Power politics

Estimated from various sources

A country is being offered its largest ever infrastructure grant, but is torn between accepting it or not. The donor nation appears more eager to give the money than the recipient to take it. 

That, in a nutshell, is what is happening to the $500 million Millennium Challenge Corporation (MCC) grant from America to upgrade Nepal’s power grid and highways. Political leaders opposed to the MCC have weaponised it to strike at rivals to such an extent that they cannot now backtrack – even though  generated power is already being wasted because of the lack of transmission capacity.

The tussle over the MCC in Nepal has geopolitical undercurrents because of growing Sino-US tensions.  Frequent visits to Kathmandu by US functionaries are an indication of just how important the project is for Washington – even though its official line is that it is up to Nepal to take it or leave it. 

The US Assistant Secretary for South and Central Asian Affairs Donald Lu and his deputy Kelly Keiderling are both in Kathmandu this week to meet Prime Minister Sher Bahadur Deuba and other leaders. These visits follow a 4-day trip in September by Fatema Z Sumar, Vice President of Compact Operations at the MCC.

The Americans seem genuinely mystified about why a country like Nepal that needs all the help it can get to develop its infrastructure, and which stands to lose billions in wasted hydroelectricity in the coming years because of the lack of transmission lines, should be so hesitant about their grant.   

Officially, the US Embassy said in a statement this week that Lu and Keiderling were in Kathmandu as part of a regional trip to discuss ‘climate change, Covid-19 response and strengthening democracy’. The MCC was pointedly not mentioned. 

Read also: 

The cost of no MCC

Nepal’s precious electricity going waste, Anita Bhetwal

Missing links in Nepal’s MCC debate, Jeevan R Sharma and David Seddon

Lu has been posted before in New Delhi, and is a South Asia hand. Diplomatic sources say MCC is definitely going to figure prominently in his discussions here, which will be a follow-up to the short interaction Prime Minister Deuba had with US President Joe Biden in Glasgow two weeks ago during COP26. Deuba also met the deputy chief of the MCC Alexia Latortue, and told her that he and the leaders of his five-party coalition supported the MCC moving ahead.

On his return from Glasgow, Deuba told the press that he and Maoist leader Pushpa Kamal Dahal had written to the Americans assuring them that they would push MCC ratification. Dahal subsequently backtracked, saying he had only agreed to amendments to the contract. One source said Dahal told party insiders he did not want the controversy to weaken the coalition, and cost votes in elections.
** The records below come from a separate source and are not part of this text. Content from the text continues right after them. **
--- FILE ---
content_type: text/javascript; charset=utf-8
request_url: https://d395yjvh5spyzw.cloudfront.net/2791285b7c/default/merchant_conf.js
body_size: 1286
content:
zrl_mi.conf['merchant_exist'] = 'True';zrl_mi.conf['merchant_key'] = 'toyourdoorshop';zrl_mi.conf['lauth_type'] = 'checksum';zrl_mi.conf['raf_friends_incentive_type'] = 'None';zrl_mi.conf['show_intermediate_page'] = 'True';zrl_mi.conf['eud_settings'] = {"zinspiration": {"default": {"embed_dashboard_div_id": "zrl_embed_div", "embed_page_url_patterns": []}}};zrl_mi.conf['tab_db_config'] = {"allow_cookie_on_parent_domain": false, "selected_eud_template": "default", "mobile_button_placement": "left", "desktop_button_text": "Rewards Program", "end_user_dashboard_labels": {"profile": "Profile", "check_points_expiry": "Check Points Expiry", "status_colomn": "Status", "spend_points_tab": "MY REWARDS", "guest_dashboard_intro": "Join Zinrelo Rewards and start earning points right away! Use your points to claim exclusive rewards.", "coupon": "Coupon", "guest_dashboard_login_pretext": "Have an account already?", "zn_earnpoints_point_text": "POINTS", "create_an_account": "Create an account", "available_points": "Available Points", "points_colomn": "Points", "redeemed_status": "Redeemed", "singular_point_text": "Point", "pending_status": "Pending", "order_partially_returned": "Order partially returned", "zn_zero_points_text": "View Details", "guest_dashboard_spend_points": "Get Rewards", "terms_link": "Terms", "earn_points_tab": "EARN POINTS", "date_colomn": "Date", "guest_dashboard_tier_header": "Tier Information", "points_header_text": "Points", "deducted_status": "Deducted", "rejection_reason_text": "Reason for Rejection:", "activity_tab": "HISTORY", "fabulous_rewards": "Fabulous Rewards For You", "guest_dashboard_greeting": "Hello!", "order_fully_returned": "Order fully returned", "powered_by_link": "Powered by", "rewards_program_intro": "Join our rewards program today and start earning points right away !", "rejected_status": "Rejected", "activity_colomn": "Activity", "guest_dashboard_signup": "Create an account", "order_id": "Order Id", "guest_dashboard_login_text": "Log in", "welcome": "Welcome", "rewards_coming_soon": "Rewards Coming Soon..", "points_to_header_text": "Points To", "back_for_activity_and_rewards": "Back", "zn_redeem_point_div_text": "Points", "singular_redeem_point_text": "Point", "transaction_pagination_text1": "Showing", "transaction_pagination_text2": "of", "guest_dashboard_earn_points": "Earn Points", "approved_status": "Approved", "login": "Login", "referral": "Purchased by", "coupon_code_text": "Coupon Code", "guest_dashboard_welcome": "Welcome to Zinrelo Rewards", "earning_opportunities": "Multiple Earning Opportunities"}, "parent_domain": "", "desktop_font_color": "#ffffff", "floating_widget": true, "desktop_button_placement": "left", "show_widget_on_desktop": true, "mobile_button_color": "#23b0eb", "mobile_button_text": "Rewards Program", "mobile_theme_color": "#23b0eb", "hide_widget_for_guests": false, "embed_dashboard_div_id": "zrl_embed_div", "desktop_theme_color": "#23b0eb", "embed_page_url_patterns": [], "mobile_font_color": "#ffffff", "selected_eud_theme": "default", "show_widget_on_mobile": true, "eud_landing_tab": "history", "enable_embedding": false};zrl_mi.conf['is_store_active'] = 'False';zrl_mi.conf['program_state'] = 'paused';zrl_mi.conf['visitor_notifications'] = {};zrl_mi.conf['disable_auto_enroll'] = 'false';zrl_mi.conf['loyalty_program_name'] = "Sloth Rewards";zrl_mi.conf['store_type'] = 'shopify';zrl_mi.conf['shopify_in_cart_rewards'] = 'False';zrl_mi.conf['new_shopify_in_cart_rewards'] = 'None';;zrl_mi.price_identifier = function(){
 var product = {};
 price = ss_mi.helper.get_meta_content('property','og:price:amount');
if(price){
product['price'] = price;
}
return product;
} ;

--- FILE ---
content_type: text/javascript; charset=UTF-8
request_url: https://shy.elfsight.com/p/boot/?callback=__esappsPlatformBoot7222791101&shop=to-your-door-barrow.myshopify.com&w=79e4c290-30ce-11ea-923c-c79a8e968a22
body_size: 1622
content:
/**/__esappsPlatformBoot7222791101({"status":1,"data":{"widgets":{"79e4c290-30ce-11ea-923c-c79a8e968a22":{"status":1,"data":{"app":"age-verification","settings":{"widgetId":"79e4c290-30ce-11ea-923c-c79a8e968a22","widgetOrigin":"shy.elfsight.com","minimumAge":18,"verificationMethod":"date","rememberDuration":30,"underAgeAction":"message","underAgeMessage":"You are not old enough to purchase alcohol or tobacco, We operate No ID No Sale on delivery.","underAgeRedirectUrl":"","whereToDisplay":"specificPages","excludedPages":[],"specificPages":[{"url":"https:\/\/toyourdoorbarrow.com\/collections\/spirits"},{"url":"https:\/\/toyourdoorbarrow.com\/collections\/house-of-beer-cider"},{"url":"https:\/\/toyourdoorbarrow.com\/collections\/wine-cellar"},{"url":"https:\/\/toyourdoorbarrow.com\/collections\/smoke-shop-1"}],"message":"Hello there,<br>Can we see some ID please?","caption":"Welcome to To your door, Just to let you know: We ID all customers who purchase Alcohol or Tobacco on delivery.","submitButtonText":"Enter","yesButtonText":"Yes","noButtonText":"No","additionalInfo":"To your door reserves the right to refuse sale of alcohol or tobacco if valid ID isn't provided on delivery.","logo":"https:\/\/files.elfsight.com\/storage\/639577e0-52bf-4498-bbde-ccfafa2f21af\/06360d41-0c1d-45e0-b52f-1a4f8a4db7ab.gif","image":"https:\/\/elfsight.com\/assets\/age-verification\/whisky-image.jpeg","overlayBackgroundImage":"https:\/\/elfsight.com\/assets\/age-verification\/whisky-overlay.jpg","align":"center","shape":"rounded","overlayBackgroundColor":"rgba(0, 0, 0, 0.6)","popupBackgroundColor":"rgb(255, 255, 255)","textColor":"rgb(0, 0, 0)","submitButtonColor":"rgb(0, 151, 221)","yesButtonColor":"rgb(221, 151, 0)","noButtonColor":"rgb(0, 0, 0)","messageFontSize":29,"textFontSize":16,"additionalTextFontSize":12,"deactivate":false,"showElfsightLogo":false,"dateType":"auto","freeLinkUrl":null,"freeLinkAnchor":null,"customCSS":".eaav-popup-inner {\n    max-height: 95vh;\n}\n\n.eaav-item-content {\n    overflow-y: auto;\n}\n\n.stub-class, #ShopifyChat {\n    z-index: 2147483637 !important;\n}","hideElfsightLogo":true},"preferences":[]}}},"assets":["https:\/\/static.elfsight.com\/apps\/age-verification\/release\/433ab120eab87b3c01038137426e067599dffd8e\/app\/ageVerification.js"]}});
The private sector has warned that Nepal faces huge losses if the five-year compact is not approved.  “We will lose Rs142 billion annually if we do not upgrade our infrastructure for power distribution, the MCC is designed to help us with that,” says Dinesh Shrestha of the Federation of Nepalese Chambers of Commerce and Industry (FNCCI).

At present, Nepal is generating 2,000MW of energy, but in the next three years this figure will soar to 4,500MW, not taking into account power generation from smaller plants. Peak demand is at 1,500MW which is increasing by 20% every year. Even then, Nepal will have excess of 4,700MW by 2025, which it risks wasting unless there are new transmission lines – with or without the MCC.

Most of the $500 million MCC grant is earmarked for the Kathmandu-Hetauda-Butwal 400kVA transmission line to distribute electricity from existing and new hydropower plants in central and eastern Nepal, and also connect to a high-capacity line to Gorakhpur so Nepal can sell surplus monsoon electricity to India. 

Says hydropower investor Gyanendra Lal Pradhan: “If the Kathmandu-Hetauda-Butwal transmission line is not built under the MCC, investors will have folded, and even banks that have backed the projects will be in deep waters. It will be tragic for a country with such immense hydropower potential.”

It has been four years since a coalition government consisting of the Nepali Congress and Maoists signed the MCC contract in Washington, which is awaiting ratification by Nepal’s Parliament. In her last visit, the MCC’s Fatema Sumar said the US was not prepared to wait indefinitely for Nepal to gets its act together.

“Countries knock at our doors all the time for capital, as it is getting harder and harder to obtain development funds,” Sumar said in Kathmandu in September. “We are holding $500 million for Nepal. We cannot wait forever. When will it be the right time for Nepal?”

The project was held hostage by prolonged political infighting first between Prime Minister Oli and Dahal, and now between radicalised members within the ruling coalition. With the 2023 elections approaching, leaders who were themselves responsible for using the MCC against rivals do not want Parliament ratification to affect their poll prospects. Dahal’s explanation to his party that he wants the MCC pushed to after elections proves this.